Chicken Biryani (1 Cup) and Chai (1 Teacup (6 Fl Oz))
Lunch
125 mg/dL
Usually causes a medium spike
Avg. Food Score on Ultrahuman App
Ultrahuman Users got an UNSTABLE response
How to consume Chicken Biryani, Chai without glucose spikes
Portion Control
Reduce the size of your serving of chicken biryani and chai to minimize the spike in glucose levels.
Increase Fiber Intake
Add a side of leafy greens or a salad with your meal. Foods like spinach, kale, or cucumbers can help slow down the absorption of carbohydrates.

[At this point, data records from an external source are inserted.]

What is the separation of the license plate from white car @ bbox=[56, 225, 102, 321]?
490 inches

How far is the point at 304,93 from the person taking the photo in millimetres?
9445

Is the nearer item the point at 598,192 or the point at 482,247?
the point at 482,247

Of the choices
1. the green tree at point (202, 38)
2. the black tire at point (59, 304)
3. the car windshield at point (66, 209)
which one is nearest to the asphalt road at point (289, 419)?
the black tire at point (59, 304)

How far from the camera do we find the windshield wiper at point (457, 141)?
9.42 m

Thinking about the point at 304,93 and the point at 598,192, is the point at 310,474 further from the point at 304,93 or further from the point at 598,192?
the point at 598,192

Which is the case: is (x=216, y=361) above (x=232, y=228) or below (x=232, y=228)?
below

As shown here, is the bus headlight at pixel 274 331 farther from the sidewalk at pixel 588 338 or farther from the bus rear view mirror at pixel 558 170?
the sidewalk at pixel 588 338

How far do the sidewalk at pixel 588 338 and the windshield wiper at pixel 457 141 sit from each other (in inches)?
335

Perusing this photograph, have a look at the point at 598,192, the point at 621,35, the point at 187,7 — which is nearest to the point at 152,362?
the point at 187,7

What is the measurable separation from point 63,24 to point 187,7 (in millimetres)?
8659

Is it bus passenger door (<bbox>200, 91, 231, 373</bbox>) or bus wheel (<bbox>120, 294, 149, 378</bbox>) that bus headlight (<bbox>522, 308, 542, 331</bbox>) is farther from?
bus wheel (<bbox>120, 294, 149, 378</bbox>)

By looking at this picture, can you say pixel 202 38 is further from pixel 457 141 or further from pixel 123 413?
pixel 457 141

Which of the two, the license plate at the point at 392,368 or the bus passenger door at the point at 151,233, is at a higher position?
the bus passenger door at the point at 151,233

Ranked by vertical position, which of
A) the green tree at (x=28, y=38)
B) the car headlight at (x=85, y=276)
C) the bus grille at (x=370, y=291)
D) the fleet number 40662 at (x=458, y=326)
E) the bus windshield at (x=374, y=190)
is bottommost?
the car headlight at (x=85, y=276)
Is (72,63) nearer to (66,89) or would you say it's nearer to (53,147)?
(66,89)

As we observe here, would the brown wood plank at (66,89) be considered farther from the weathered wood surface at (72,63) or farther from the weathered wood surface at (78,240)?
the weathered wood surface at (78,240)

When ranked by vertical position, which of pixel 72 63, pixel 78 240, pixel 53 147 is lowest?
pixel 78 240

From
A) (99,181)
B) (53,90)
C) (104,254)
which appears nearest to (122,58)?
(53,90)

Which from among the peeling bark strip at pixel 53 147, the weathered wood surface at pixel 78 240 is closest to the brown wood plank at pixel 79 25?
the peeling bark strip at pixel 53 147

Include Protein or Healthy Fats
Add a serving of protein such as grilled chicken or a handful of nuts. You can also include healthy fats like avocado or a drizzle of olive oil on your salad to help stabilize blood sugar levels.
Hydration
Drink plenty of water before and during your meal to aid digestion and help manage glucose levels.
Pre-Meal Snack
Consider having a small snack like a handful of almonds or a piece of cheese before your meal to reduce the impact of the glucose spike.
Choose Brown Rice
If possible, prepare or order biryani with brown rice instead of white rice, as it is digested more slowly.
Limit Added Sugars
Be mindful of the sugar content in your chai. Opt for unsweetened versions or reduce the amount of sugar added.
Physical Activity
Engage in light physical activity, such as a short walk, after your meal to help your body manage glucose levels more efficiently.
Mindful Eating
Eat slowly and chew your food thoroughly, allowing your body time to process the carbohydrates more gradually.
Meal Timing
Consider having your meal earlier in the day when your body may be more effective at managing glucose levels.